Metastatic differentiated thyroid cancer with undetectable serum thyroglobulin: diagnostic, management and follow-up challenges

Pedro Marques, Teresa Ferreira, Lucília Salgado, Rafael Cabrera & Valeriano Leite

Portuguese Institute of Oncology, Lisbon, Lisbon, Portugal.

Background: Serum thyroglobulin (Tg) is a reliable tumor marker in patients with differentiated thyroid carcinoma (DTC). Distant metastases of DTC, particularly in the lung, normally presents with higher levels of Tg, which is useful to follow the disease evolution. We describe a patient with DTC with lung metastases, with undetectable Tg and Tg-antibodies (TgAb).

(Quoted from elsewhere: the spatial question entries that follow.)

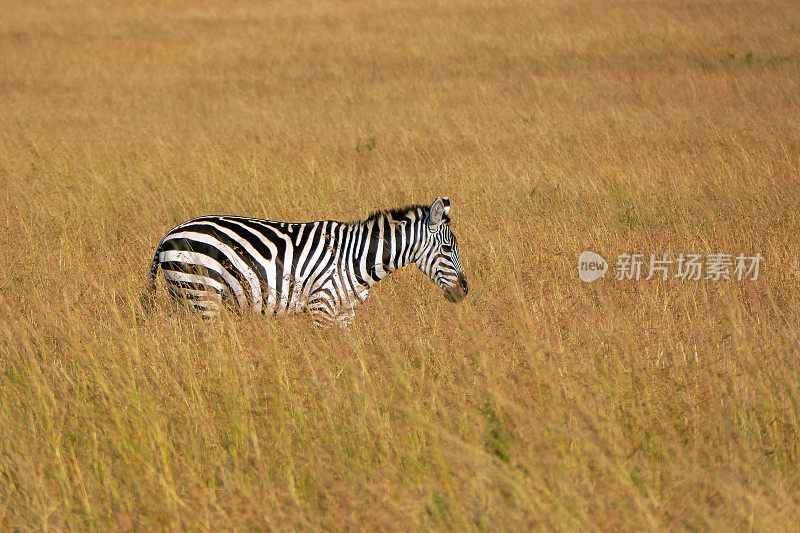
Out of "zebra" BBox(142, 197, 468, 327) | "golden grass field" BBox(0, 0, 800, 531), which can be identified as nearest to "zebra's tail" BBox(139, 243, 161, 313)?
"zebra" BBox(142, 197, 468, 327)

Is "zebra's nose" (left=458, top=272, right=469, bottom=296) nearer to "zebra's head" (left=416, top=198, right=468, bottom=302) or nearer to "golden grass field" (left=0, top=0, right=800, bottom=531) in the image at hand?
"zebra's head" (left=416, top=198, right=468, bottom=302)

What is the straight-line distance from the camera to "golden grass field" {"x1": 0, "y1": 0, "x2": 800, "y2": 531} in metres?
2.93

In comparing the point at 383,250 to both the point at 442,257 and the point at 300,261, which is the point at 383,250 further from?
the point at 300,261

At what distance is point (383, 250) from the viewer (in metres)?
4.97

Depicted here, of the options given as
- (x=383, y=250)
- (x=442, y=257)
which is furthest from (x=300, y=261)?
(x=442, y=257)

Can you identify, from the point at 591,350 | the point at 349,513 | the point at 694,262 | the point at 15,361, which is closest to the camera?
the point at 349,513

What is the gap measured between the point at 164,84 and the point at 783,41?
47.0 ft

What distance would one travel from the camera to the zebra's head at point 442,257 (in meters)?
4.91

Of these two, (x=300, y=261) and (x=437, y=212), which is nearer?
(x=437, y=212)

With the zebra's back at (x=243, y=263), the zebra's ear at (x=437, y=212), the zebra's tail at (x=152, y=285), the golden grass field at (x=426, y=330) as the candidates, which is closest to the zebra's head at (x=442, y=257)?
the zebra's ear at (x=437, y=212)

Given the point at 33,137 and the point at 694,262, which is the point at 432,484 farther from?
the point at 33,137

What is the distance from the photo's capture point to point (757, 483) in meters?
2.92

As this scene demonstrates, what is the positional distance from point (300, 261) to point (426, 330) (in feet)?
3.64

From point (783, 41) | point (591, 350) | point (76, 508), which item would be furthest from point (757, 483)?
point (783, 41)
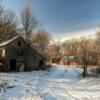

Clinical case: A 52-year-old woman underwent a subtotal thyroidectomy in 1993 because of a growing nodule. The histology was follicular thyroid carcinoma. Eight years later, multiple lung nodules were identified in a thorax-CT scan. A biopsy of one of these lesions was compatible with thyroid carcinoma metastases. The patient was referred to our hospital. The thyroidectomy was completed and seven radioiodine treatments were administered (total activity of 800 mCi). The tail-end-scan following each treatment showed uptake in the lung metastases, despite the undetectable stimulated-Tg throughout these treatments. During the 13-years follow-up period, the suppressed-Tg has been consistently undetectable and the measurement of TgAb was always negative (tested by different laboratorial methods), despite the progression in size and number (some with ~3 cm) of the known fluorodeoxyglucose (FDG-F18)-avid lung lesions. Currently, the patient is asymptomatic with a progressive metastatic DTC, without biochemical evidence of the disease – undetectable Tg and TgAb (assessed by different methods) as mentioned above.

Discussion: Serum Tg is an excellent tumor marker for DTC, and serial monitoring is valuable for the follow-up of this condition. DTC with systemic dissemination normally has measurable Tg. Undetectable serum Tg in recurrent/metastatic DTC may not necessarily predict neither radioiodine uptake nor adverse prognosis in these cases, and it imposes important diagnostic, management and follow-up challenges. In such uncommon cases, imaging methods (CT, MR and PET) should supplement Tg and TgAb measurements in order to permit a correct follow-up and management strategy.